Hayat nasıl gidiyor? Bilmiyorum. Buraları ısınmaya başladı ve ben de artık Haziran’a hazırlanmaya başlıyorum. Haziran benim için hep sert geçmiştir, aramız pekiyi değildir. Beni biraz zorluyor galiba, kalp kırıcı bir havası var, gereksiz bir tahammülle onu yüreklendirmeyi tercih etmeyince de işler pisleşiyor. Çirkef biraz galiba…
Neyse daha birkaç gün var Mayıs’ın düşmesine, ben de dün Eurovision 1. Yarı Finaline bakayım dedim ama sıkıldım. Bu çok şaşırtıcı aslında, çünkü bilen bilir ben bir ara Eurovision sapığı idim. Mr.Pumpkin bilir mesela, az mı beni gırtlaklamak istedi? Neyse sanırım pek cazibesi kalmadı artık ancak yine de dünden sonra bir istekle sevdiğim Eurovision şarkılarına baktım. Evet, hala aynı şekilde sevdiklerim ve bulantı ile sevmedikleri var, dahası, muhtemeldir, var olmaya devam edecekler.
Bu aralar bir şeyler bükülmeye başladı. Şöyle anlatabilirim ki uzun süredir kuluçkada kalmış olanlar artık kıpırdanıyor ve kendilerini gösteriyorlar, arsızca.

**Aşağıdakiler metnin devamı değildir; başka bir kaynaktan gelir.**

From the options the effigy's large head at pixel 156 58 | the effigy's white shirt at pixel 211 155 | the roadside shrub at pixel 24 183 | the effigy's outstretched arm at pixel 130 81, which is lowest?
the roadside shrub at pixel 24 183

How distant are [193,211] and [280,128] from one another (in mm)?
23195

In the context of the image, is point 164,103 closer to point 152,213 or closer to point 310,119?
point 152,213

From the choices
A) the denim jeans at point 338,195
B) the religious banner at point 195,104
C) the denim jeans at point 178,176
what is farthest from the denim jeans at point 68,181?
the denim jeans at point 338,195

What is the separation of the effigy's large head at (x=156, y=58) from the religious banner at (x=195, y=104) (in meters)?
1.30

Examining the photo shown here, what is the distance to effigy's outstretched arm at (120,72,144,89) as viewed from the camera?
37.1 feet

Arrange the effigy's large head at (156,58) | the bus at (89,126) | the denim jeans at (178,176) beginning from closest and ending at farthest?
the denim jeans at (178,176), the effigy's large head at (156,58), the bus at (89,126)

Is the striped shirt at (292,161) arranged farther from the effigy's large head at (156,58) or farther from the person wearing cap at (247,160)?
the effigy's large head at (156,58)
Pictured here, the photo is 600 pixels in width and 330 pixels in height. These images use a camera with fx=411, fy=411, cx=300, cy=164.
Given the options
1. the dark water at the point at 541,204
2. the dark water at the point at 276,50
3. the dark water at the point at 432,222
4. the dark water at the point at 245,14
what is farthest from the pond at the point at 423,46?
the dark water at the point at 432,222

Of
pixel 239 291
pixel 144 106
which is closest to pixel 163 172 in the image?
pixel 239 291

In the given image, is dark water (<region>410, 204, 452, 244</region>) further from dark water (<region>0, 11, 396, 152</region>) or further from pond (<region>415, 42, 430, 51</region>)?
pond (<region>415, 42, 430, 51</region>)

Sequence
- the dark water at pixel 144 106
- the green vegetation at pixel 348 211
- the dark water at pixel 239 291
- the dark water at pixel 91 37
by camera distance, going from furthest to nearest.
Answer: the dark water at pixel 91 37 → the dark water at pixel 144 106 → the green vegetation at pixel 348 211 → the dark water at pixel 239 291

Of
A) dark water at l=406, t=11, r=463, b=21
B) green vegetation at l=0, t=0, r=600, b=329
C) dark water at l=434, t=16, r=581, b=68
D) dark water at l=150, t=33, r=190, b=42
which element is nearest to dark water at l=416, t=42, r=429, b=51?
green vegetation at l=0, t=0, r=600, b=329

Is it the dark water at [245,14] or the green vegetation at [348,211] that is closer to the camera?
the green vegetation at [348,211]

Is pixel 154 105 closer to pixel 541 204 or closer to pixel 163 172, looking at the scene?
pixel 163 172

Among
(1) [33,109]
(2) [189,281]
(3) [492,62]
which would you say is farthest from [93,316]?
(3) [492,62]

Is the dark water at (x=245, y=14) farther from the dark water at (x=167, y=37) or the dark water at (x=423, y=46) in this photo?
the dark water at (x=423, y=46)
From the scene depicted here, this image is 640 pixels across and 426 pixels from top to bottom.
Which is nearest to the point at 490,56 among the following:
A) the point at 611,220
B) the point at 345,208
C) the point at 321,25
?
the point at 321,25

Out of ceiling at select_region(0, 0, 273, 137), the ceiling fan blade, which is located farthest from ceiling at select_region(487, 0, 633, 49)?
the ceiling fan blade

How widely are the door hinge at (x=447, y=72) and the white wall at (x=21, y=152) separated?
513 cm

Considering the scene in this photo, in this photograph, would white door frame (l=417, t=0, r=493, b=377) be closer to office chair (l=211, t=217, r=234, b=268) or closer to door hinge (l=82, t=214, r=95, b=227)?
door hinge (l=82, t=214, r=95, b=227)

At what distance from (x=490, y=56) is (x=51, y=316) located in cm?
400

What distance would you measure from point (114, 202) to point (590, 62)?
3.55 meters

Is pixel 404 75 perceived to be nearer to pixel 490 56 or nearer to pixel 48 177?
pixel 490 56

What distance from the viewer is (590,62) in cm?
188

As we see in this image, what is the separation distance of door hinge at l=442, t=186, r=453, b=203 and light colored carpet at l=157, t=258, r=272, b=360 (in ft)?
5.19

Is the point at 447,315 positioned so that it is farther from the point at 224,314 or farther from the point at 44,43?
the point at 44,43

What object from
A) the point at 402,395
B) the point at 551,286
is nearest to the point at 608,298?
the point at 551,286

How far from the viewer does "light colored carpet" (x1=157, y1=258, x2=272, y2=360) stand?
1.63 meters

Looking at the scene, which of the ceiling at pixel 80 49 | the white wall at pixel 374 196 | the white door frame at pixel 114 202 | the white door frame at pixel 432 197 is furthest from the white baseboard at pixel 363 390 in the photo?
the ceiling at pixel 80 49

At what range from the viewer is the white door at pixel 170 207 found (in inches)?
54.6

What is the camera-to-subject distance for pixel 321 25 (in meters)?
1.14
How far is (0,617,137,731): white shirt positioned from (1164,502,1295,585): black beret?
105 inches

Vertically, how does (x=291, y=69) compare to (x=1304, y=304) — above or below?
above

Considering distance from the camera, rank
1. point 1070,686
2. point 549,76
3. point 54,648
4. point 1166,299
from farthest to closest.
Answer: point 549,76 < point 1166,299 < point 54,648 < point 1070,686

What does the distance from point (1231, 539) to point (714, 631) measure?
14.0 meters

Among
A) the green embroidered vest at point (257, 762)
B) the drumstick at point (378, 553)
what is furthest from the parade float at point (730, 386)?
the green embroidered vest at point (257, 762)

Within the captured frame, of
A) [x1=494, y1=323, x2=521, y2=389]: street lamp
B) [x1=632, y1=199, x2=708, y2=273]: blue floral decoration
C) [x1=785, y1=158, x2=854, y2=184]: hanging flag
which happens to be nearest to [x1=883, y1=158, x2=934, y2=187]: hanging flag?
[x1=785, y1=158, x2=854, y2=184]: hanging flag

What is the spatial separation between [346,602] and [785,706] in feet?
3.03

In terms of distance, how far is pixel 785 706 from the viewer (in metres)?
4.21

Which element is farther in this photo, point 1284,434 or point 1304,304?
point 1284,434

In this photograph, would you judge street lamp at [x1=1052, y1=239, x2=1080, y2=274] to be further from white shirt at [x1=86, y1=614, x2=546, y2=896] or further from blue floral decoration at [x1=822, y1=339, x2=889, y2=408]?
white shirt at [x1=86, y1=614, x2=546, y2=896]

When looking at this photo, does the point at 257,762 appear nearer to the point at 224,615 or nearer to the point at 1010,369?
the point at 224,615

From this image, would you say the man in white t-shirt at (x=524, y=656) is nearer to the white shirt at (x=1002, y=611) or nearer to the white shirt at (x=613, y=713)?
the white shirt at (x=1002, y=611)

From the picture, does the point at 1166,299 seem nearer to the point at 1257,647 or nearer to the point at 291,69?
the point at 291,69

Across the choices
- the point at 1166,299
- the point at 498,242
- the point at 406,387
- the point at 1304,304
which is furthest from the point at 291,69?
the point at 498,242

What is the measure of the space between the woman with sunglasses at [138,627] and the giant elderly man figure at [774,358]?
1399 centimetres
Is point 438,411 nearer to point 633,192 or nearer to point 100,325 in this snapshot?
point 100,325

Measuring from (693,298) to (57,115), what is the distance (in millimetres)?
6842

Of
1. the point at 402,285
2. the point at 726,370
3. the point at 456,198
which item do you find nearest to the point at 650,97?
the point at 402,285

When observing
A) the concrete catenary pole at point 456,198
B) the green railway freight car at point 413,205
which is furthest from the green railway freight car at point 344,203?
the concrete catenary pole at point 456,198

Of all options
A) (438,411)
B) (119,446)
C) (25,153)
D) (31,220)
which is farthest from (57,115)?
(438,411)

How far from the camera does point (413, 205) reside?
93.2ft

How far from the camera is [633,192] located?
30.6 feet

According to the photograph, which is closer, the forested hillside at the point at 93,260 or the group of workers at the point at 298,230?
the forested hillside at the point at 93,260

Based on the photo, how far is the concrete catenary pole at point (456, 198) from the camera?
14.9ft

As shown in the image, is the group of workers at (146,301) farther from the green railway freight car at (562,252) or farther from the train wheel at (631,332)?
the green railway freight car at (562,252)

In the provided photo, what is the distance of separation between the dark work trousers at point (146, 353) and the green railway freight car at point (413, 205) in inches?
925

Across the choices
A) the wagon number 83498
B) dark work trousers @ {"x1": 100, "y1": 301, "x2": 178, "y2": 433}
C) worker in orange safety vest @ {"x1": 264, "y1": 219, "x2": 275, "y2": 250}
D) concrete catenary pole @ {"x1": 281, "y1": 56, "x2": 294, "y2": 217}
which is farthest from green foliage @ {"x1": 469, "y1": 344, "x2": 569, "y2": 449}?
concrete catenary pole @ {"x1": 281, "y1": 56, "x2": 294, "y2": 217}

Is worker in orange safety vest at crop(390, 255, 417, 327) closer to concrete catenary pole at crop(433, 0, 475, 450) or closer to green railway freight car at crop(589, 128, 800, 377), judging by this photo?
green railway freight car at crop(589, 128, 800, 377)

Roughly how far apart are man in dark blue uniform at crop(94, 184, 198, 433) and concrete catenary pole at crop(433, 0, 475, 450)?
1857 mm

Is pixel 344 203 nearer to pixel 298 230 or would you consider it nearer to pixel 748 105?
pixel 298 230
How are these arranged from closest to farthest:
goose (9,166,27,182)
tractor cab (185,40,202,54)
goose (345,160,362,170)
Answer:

No much nor less… Bu böyle olmaya devam edecek. Bombadil sayesinde oluyor pek çoğu, inkârı hayli gereksiz; o sevimli insan sayesinde şimdi dalgalanmaları daha rahat okuyabiliyorum. Bir de Ronald tabi ki gerektiğinde kolumdan çekip adeta bir Christmas Carol deneyimi yaşattı bana. Kendisi adeta bir Ghost Of Christmas Ever idi. Canımlarım benim.
Ofra’dan Elo Hi çalıyor, sözlerinin çevirisi mevcut bakmanızı tavsiye ederim. Hatta şarkıyı da indirmelisiniz=)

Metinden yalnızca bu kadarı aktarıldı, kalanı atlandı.